Eigentlich gibt es keinen Unterschied. Evolution ist die in der Summe gerichtete Entwicklung komplexerer Strukturen mit höherer Fitneß in Bezug auf ihre Anforderungen („Umwelt“) - egal ob System oder „Natru“. Alle Aspekte der Natur (Zelle, Organ, Organismus, Gesellschaft, Biotop, Biosphäre, Kultur, …) sind auch nichts anderes als Systeme.

Die „Masse“ kann sich, bei entsprechendem „Schmerz“, rasend
schnell an neue Situationen anpassen und verändert so nicht
nur die "Macht"haber (Jäger) sondern auch die gesamte
(Jagd)Strategie.

Genau. Bleibt die Frage: Ist das _Anpassung_ oder _Evolution_? Beispiel: Der Schleimpilz (Dictyostelium) kann in Abhängigkeit vom Nahrungsangebot zwischen einzelligem und vielzelligem Dasein wechseln. Das ist eine Anpassung, keine Evolution. Noch eins: Farne und Moose haben (noch) unterschiedliche, freie Generationen (Sporophyt und Gemetophyt - was auch immer das ist, ist hier egal). Daß aus einem Befruchteten Gametophyt ein neuer Sporophyt mit ganz anderen Eigenschaften heranwächst, ist keine Evolution. Noch eins: Pilze wachsen als Mycel im Boden. Mancherorts bilden sie Fruchtkörper. Diese Bildungen sind auch keine Evolution.

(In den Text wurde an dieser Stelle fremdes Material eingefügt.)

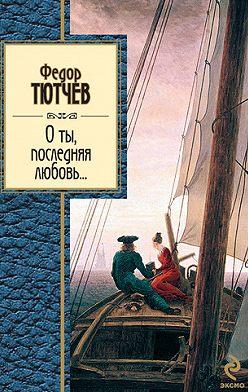 Федор Тютчев - О ты, последняя любовь... (сборник)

Ich denke eben, dass die Wechselspiele in der Politik (und Gesellschaft und Wirtschaft - was sich eben nicht wirklich trennen lässt), im Prinzip immer die gleichen sind, die je nach Umweltbedingungen zwischen „Myzel“ und/oder „Fruchtkörper“ schwanken, aber nicht wirklich eine Entwicklung erkennen lassen. - Mit bleibt dabei unklar, ob die gesellschaftlichen Strukturen aber tatsächlich komplexer geworden sind und weiter werden (qualitativ, nicht nur quantitativ!) - was für eine Evolution sprechen würde.

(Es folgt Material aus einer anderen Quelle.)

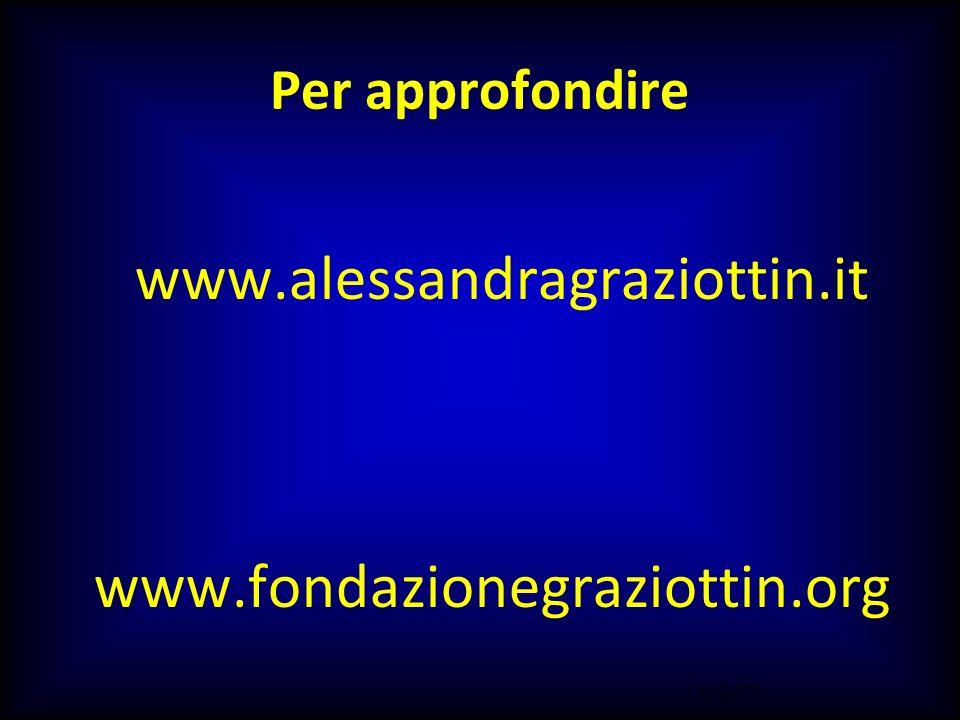 M.SUTTI Per approfondire www.alessandragraziottin.it www.fondazionegraziottin.org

Außerdem ist es möglich, daß Einzelne, Teile oder sogar der
überwiegende Teil der „Masse“ plötzlich zur „Macht“ wechseln,
sich dessen bewußt sind und aus diesem Bewußtsein
Systemevolutionäre Strategieausrichtungen beginnen.

Das war sicher schon einige Male der Fall (-> Demokratie, Sozialismus).

LG
Jochen

Aber Ole,

da höre ich einen leicht aggressiven Zungenschlag am Schluss.

Nein…

Ich will doch keine Politik-Diskussion HIER(!).

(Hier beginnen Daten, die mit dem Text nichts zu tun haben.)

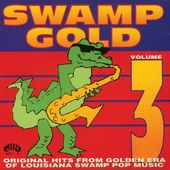 Swamp Gold, Volume 3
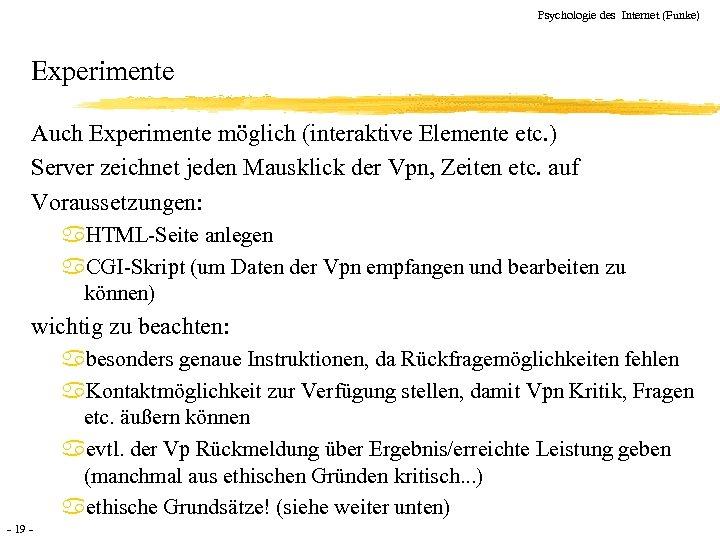 Psychologie des Internet (Funke) Experimente Auch Experimente möglich (interaktive Elemente etc. ) Server zeichnet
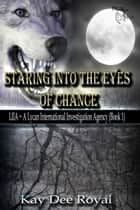Staring Into the Eyes of Chance ebook by Kay Dee Royal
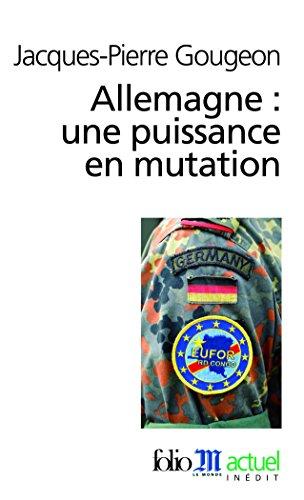 Allemagne: Une Puissance En Mutation (Folio Actuel) par Jacques-Pierre Gougeon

Grad darum gehts ja nicht, wenn du meine ganzen Beiträge
liest wirds vielleicht deutlicher.

Es geht um die gegenseitige Veränderung zwischen dem
handelnden Individuum und der von ihm geschaffenen
Organisation seines Handelns.

Eben!

Gruß
Walden

teilweise ot
Hallo,

Ich werde nie verstehen, wass man an Qualität „managen“
kann…

Es ist eine Schnittstelle zwischen den Disziplinen,
die Kunst besteht darin diese unter einen Hut zu
bringen.

Nein. Es ist falsch, den Menschen aus der Natur
herauszunehmen. Er ist ein integraler Teil der Natur. Für die
Entwicklung der „Natur“ ist es absolut unerheblich, ob den
Handlungen ein (vermeintlich?) freier Wille oder Sachzwänge
zugrunde liegen.

Das sehe ich auch so. Nur ist es zum Verständnis und
einer eventuell erfolgreichen Manipulation wichtig,
nicht die der Natur, sondern der individuellen.

Das hab ich nicht ganz verstanden.

Ist menschliches Handeln von der „Natur der Dinge“
oder künstlich geprägt? Es geht nicht nur um den
Status Quo, sondern auch um das Quo Vadis.

Gruß
Walden

Ja doch, lieber D.K.,
und sie werden wieder alte Normen verwenden und neue schaffen, die die Kraft, die Du als revolutionär bezeichnest, in „Sachzwänge“ bringen und des revolutionären Potentials berauben.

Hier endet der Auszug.